Madelon, as he settled back upon the stone and bowed his head, made towards him one of those motions which the body has kept intact from the primitive order of things, when it was free to obey Love; then she stood back and looked at him a moment, while indignation and that compassion which is the very holiness of love swelled high within her. Then suddenly she leaned forward against him in her white robes, with the soft impetus of a white flowering tree driven by the wind, and put her arms around him, and drew his unhappy head against her bosom, and stroked his hair, and poured out in broken words her wrath against Dorothy Fair, and her pity for him. And all this she did in utter self-despite and forgetfulness, not caring if he should discover how great her love for him still was, believing fully that his whole heart had belonged to the other girl, and was breaking for her, and arguing thence no good for herself.
“She shall never marry him, that I swear to you, Burr,” she cried, passionately, “and in time she may turn to you again; there is no faith in her.”
Burr listened a while bewildered, not fully knowing nor asking what she meant, letting his head rest against her bosom, as if he were a child whom she comforted.
“Burr, you shall have her, you shall have her yet!” she said, over and over, as if Dorothy were a sweetmeat for which he longed, until at last a great shame and resolution seemed to go over him like a wave, and he put her away and rose up.
“Madelon,” he said, “you don't know. Listen. You will scorn me after this—you will never look at me again, but listen: Dorothy must never know, for all the slight of this last must come from her and not from me, since she is a woman and I a man; but you shall know the whole truth. I never loved Dorothy Fair, Madelon, not as I love you, as God is my witness. She was pretty to look at, and I liked—but you cannot understand the weakness of a man that makes him ashamed of himself. I left you, and—I went—courting her because she was Parson Fair's only daughter, and I was poor, and that was not all the reason. I liked her pretty face and her pretty ways well enough, but all the time it was you and you alone in my heart; and, knowing that, I left you, though I was a man. I turned Judas to my own self, and denied and would have sold the best that was in me. Now you know the truth, Madelon Hautville.”

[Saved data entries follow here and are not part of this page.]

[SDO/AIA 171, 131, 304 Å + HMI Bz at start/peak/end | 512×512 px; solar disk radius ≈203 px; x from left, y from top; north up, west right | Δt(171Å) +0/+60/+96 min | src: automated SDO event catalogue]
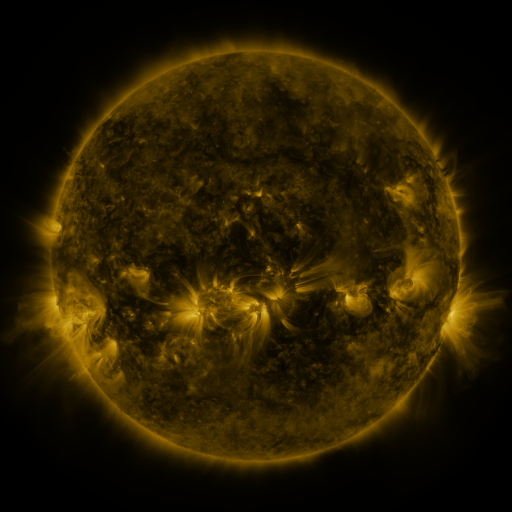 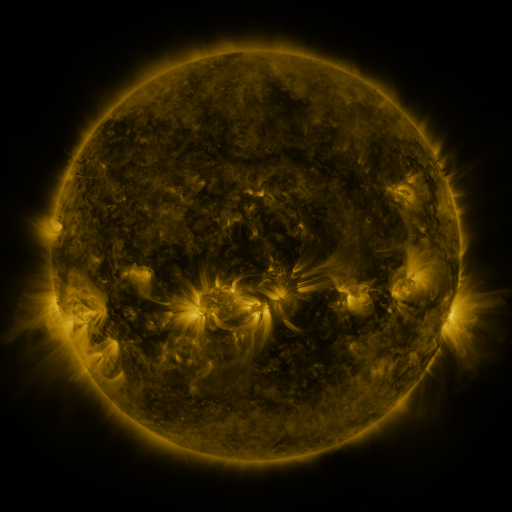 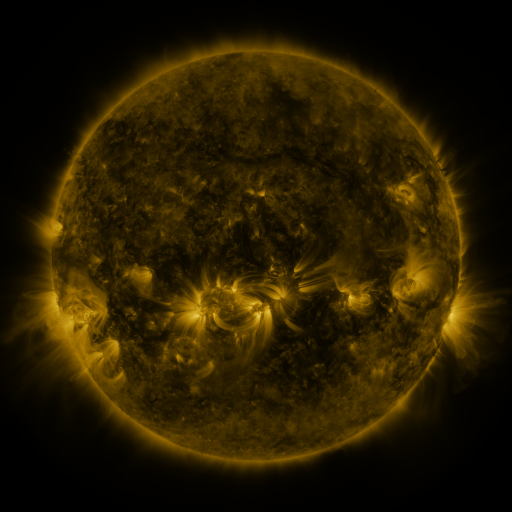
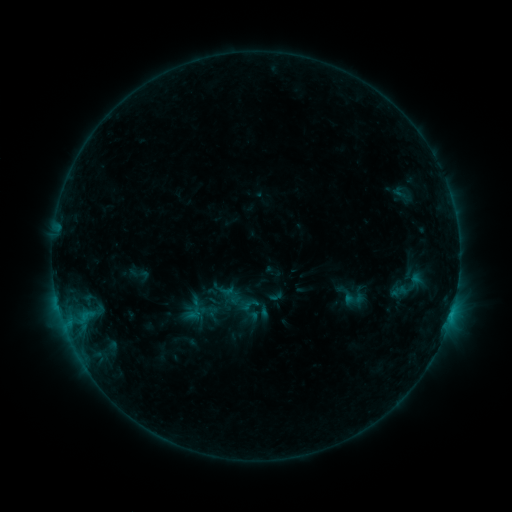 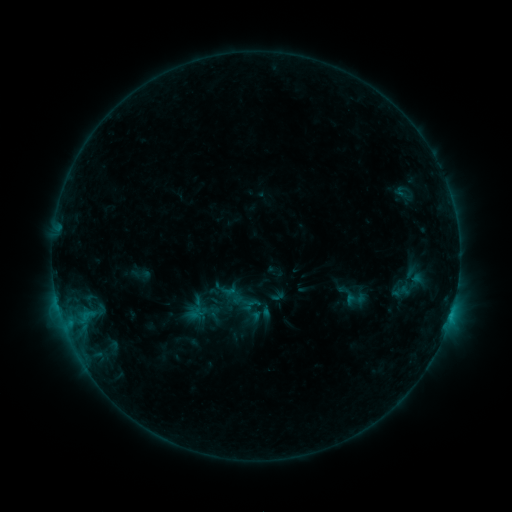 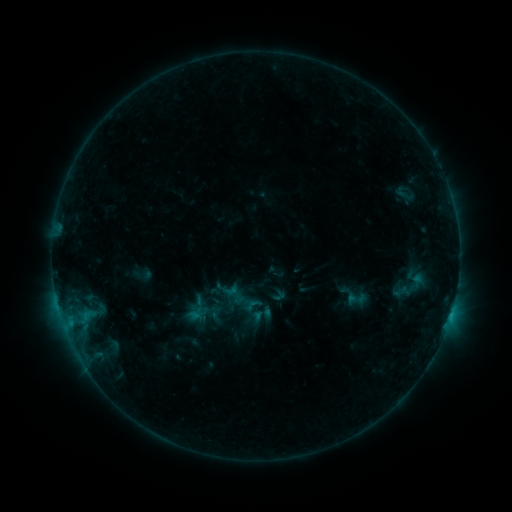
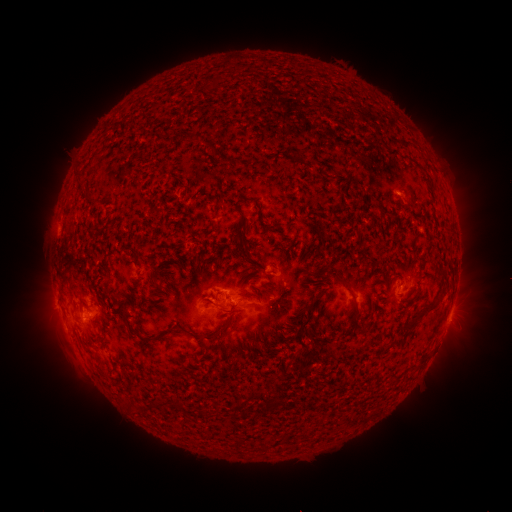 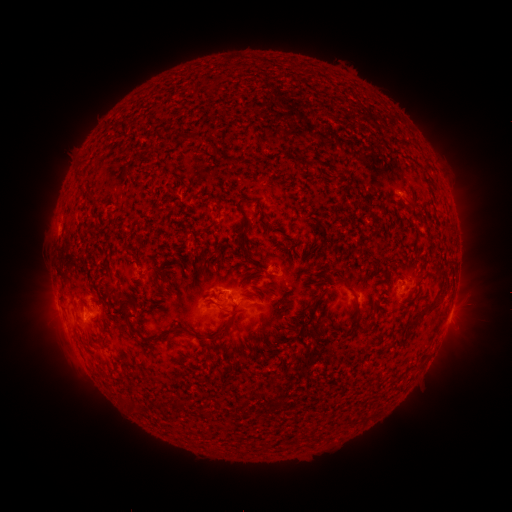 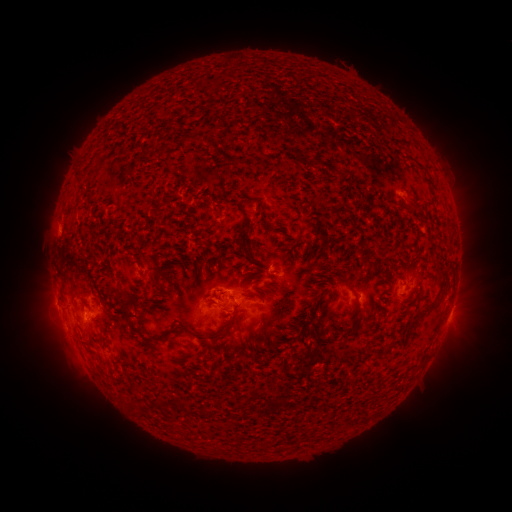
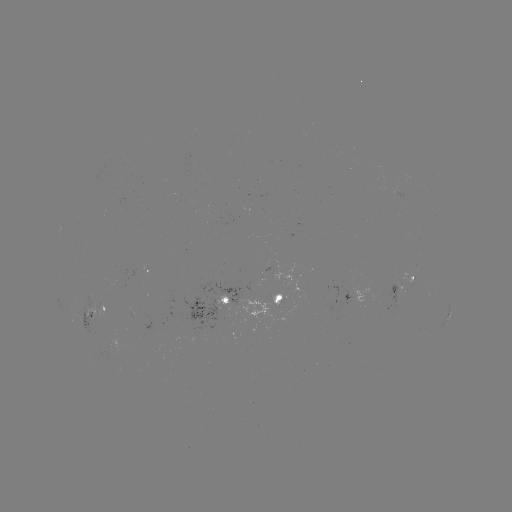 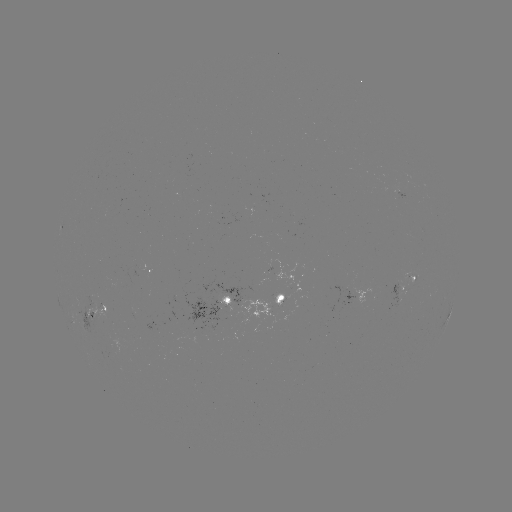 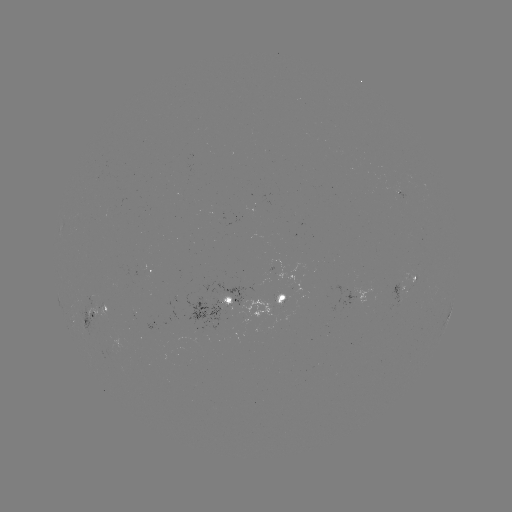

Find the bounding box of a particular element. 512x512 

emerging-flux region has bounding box [271, 293, 282, 305].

Madelon looked at him. Her lips parted, as if her breath came hard.
Burr made as if to pass on without another word, but she held out her hand to stop him, though she did not touch him.
“Stop, Burr,” she said, with a strange, almost oratorical manner, that he had never seen in her before. It was almost as if she mounted before his eyes a platform of her own love and higher purposes. “Listen to me,” she said. “That night when I was in such terrible anger with you that for a second I would have killed you, I put it out of your power forever to do anything that could turn me against you again. I broke my own spirit that night, Burr. The wrong I would have done you outweighs all you ever have done or ever can do me. There is no wrong in this world that you can do me, if I will not take it so; and as for the wrong you may have done yourself—that only makes me more faithful to you, Burr.”
Burr stood looking at her, speechless. It was to him as if he saw the true inner self of the girl, which he had dimly known by half-revealings but had never truly seen before. For a minute it was not Madelon Hautville in flesh and blood who stood before him, but the ghost of her, made evident by her love for him; and his very heart seemed to melt within him with shame and wonder and worship. “Oh, Madelon!” he gasped out, at length.
But Madelon turned away then. “You must go home now,” said she, “and I must. Good-night, Burr.”